Despite the significant strides achieved in terms of spread, network and outreach of rural financial institutions, the quantum of flow of financial resources to agriculture continues to be inadequate. One of the major impediments constraining the adoption of new technological practices, land improvements and building up of irrigation and marketing infrastructure has been the inadequacy of farm investment capital. Farmers seem to borrow more short-term credit in order to meet input needs to maintain continuity in agricultural operations without much worrying about long-term capital formation in the face of agricultural bountiness. It might be the case from supply side that short-term credit bears low credit risk, lower supervision and monitoring costs, and a better asset liability management. The flow of investment credit to agriculture is constrained by host of factors such as high transaction costs, structural deficiencies in the rural credit delivery system, issues relating to credit worthiness, lack of collaterals in view of low asset base of farmers, low volume of loans with associated higher risks, high man power requirements, etc. The large proportion of population in the lower strata, which is having major share in the land holdings, receives much less credit than its requirements. The growing disparities between marginal, small and large farmers continue to be a cause for concern. This observed phenomenon might be attributed, inter alia, to the “risk aversion” tendency of the bankers towards small and marginal farmers as against the large farmers, who are better placed in offering collaterals.

Indian agriculture still suffers from: (i) poor productivity, (ii) falling water levels, (iii) expensive credit, (iv) a distorted market, (v) many intermediaries who increase cost but do not add much value, (vi) laws that stifle private investment, (vii) controlled prices, (viii) poor infrastructure, and (ix) inappropriate research. Thus the supply leading approach with mere emphasis on credit in isolation from the above factors will not help agriculture to attain the desired growth levels. Furthermore, agriculture being a State subject, States is required to play a more pro-active role in agriculture development by putting in place adequate infrastructure.

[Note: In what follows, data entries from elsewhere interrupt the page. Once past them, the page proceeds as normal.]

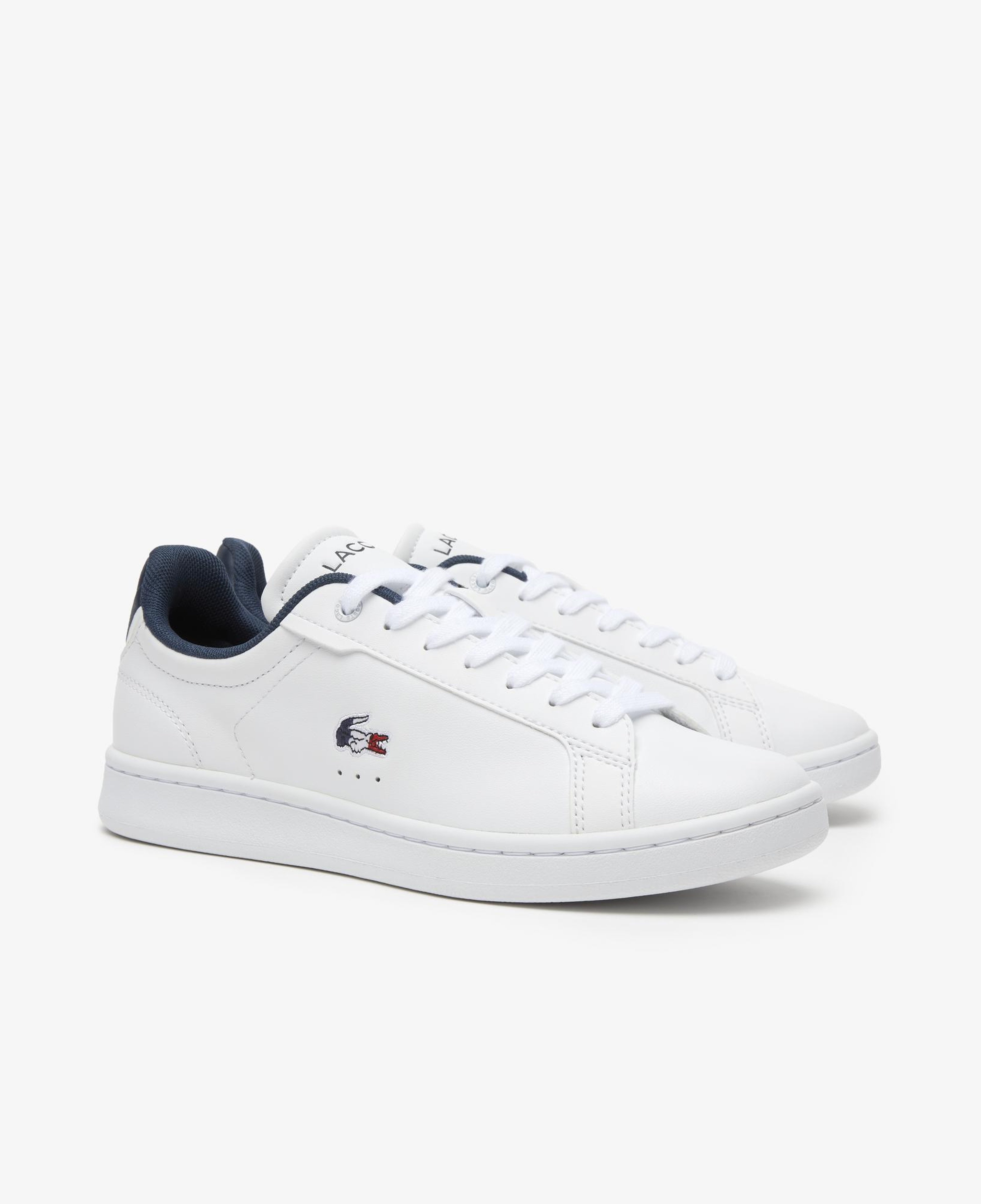 Lacoste SPORT Carnaby Pro Kadın Beyaz Sneaker
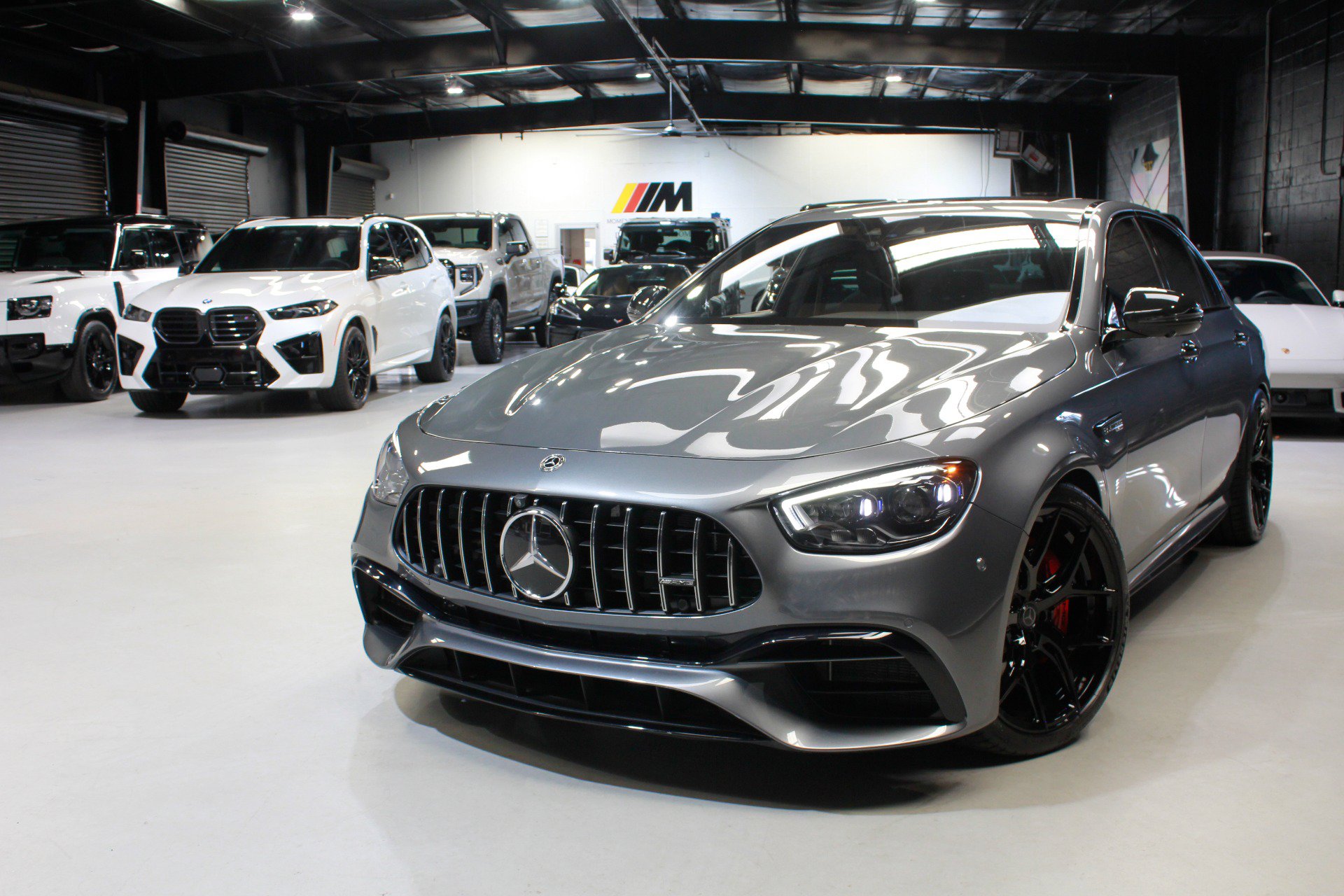 Used 2021 Mercedes-Benz E 63 AMG S image 99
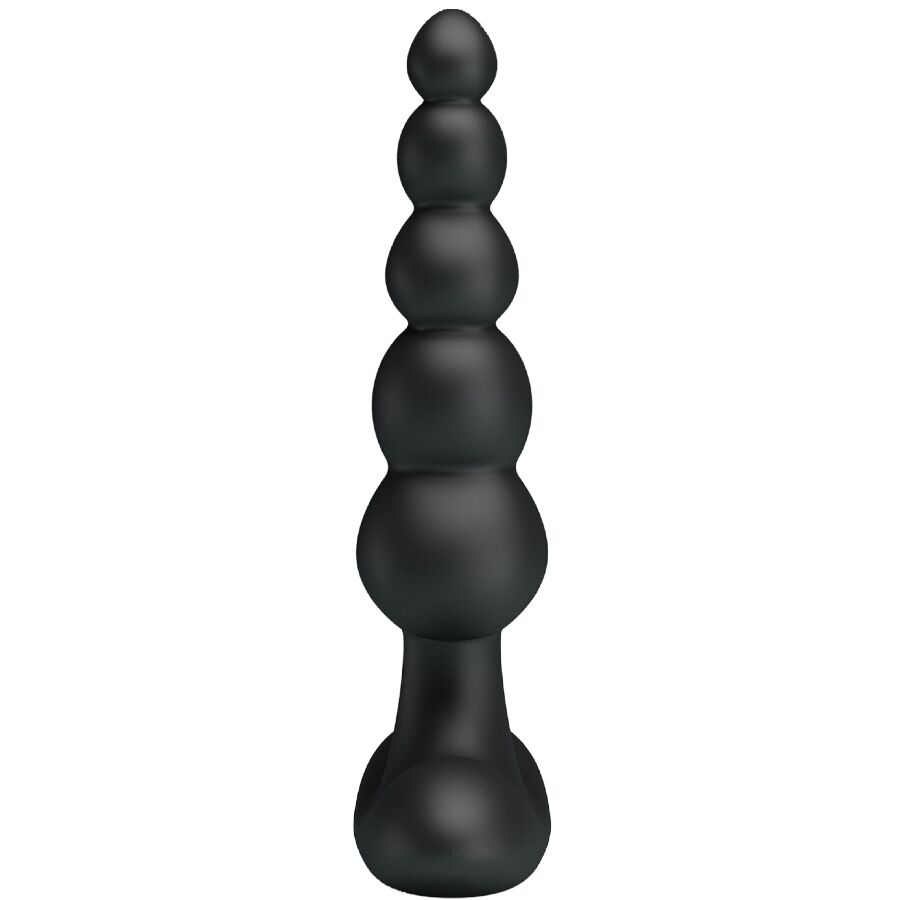 Vibrateur anal perles et plug Corban 10 vibrations — PRETTY LOVE
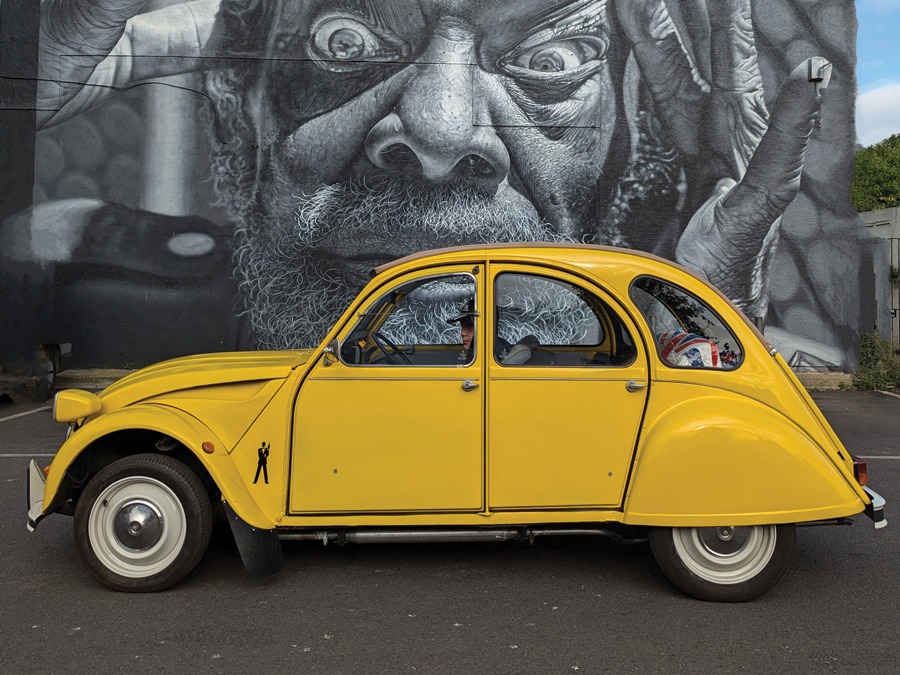 1988 Citroen 2CV Image 3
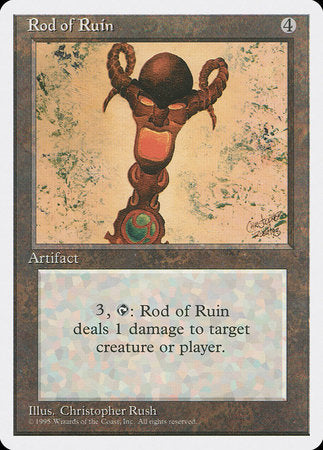 Rod of Ruin [Fourth Edition] | North Game Den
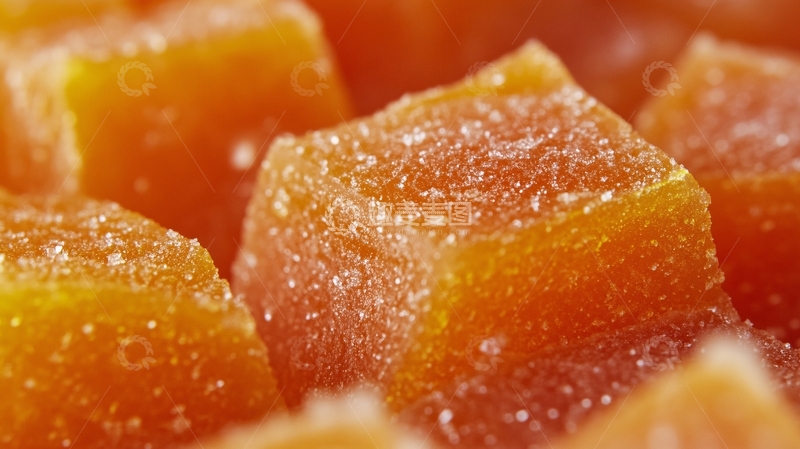 高清大图下载【趣麦麦图】梨膏糖特写3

The share of marginal and small farmers in the total credit (both disbursed and outstanding) has been shrinking. The need to augment the credit flow to the lower strata of the farming community, which has more shares in the total operational land holdings, becomes all the more important. This underscores the scope for supplementing the land inputs of marginal and small farmers with the non-land inputs such as credit with a view to enhancing the productivity and thereby the production performance of Indian agriculture.